REQUIRED TASK 1
In the article on the Bitfinex laundering case, what was the stolen Bitcoin worth at the time of the 2016 hack?
REQUIRED TASK 2
Return the passage of the article on the Bitfinex laundering case from "Last week the" to "the Department’s history.", word for word.

TEXT BLOCK
## START

Last week the Department of Justice arrested a husband and wife, Ilya “Dutch” Lichtenstein and Heather Morgan, and charged them in a massive cryptocurrency money laundering case. The government alleges the defendants were involved in laundering Bitcoin that was stolen in a 2016 hack of Bitfinex, a virtual currency exchange. At the time, the stolen Bitcoin was worth about $71 million; today it would be worth about $4.5 billion. DOJ also announced that law enforcement had seized about $3.6 billion of the stolen cryptocurrency, the largest financial seizure in the Department’s history.

Last October Deputy Attorney General Lisa Monaco announced the formation of the National Cryptocurrency Enforcement Team to strengthen DOJ’s ability to pursue and disrupt criminal activity in the crypto markets, including money laundering. This case is significant evidence of DOJ’s growing ability to trace illegal activities that use blockchain technology. Those who thought crypto markets and blockchain provide a safe haven for criminal activity may need to think again.

These defendants are not charged with the Bitfinex hack, only with the subsequent laundering of a portion of the stolen Bitcoin. Whether they were involved in the actual hack, and whether there are others involved in the attempted laundering, are just a couple of the questions left unanswered by the court filings thus far. It will be interesting to watch this one unfold.

Lichtenstein and Morgan
Lichtenstein and Morgan

Facts of the Case

Lichtenstein, 34, is a citizen of both Russia and the United States. He works as an entrepreneur and technology investor; one of his early companies was supported by the prestigious start-up funder Y-combinator. His wife Morgan, 31, is a U.S. citizen. She apparently wears many hats, promoting herself as an economist, entrepreneur, writer, rapper, artist, and social-media influencer. In a nice bit of irony, she once wrote an article for Forbes magazine about how to protect your business from cyber-criminals. At the time of their arrest the couple were living in Manhattan.

## END

DATA SHOWN
## START

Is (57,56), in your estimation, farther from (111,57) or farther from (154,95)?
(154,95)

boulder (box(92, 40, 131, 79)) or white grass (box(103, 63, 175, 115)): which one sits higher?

## END

EXERCISE RESPONSE 1
About $71 million.

EXERCISE RESPONSE 2
Last week the Department of Justice arrested a husband and wife, Ilya “Dutch” Lichtenstein and Heather Morgan, and charged them in a massive cryptocurrency money laundering case. The government alleges the defendants were involved in laundering Bitcoin that was stolen in a 2016 hack of Bitfinex, a virtual currency exchange. At the time, the stolen Bitcoin was worth about $71 million; today it would be worth about $4.5 billion. DOJ also announced that law enforcement had seized about $3.6 billion of the stolen cryptocurrency, the largest financial seizure in the Department’s history.